Segment Start: TEXT PASSAGE

R/GWRLASSO_exponential.R

Defines functions GWRLASSO_exponential

Documented in GWRLASSO_exponential

#' GWRLASSO: a hybrid model that uses the LASSO model for important variable selection and GWR model with exponential kernel for prediction at an unknown location based on the selected variables.
#'
#' @param data_sp A dataframe containing the response variable and the predictor variables, as well as the coordinates of the locations. In the dataframe, first column is the response variable (y), last two columns are coordinates i.e., Latitude and Longitudes and in between them is the set of predictor variables(X's).

Segment End: TEXT PASSAGE

__AIM OF THE TASK__: Print the part of the GWRLASSO documentation that starts with "R/GWRLASSO_exponential.R" and goes on through "the selected variables.", copied word for word.

Segment Start: PROVIDED MATERIAL

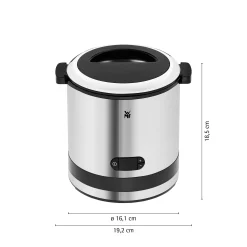 WMF KÜCHENminis Eismaschine 3-in-1| Weitere Küchengeräte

Segment End: PROVIDED MATERIAL

__COMPLETED EXERCISE__:
R/GWRLASSO_exponential.R

Defines functions GWRLASSO_exponential

Documented in GWRLASSO_exponential

#' GWRLASSO: a hybrid model that uses the LASSO model for important variable selection and GWR model with exponential kernel for prediction at an unknown location based on the selected variables.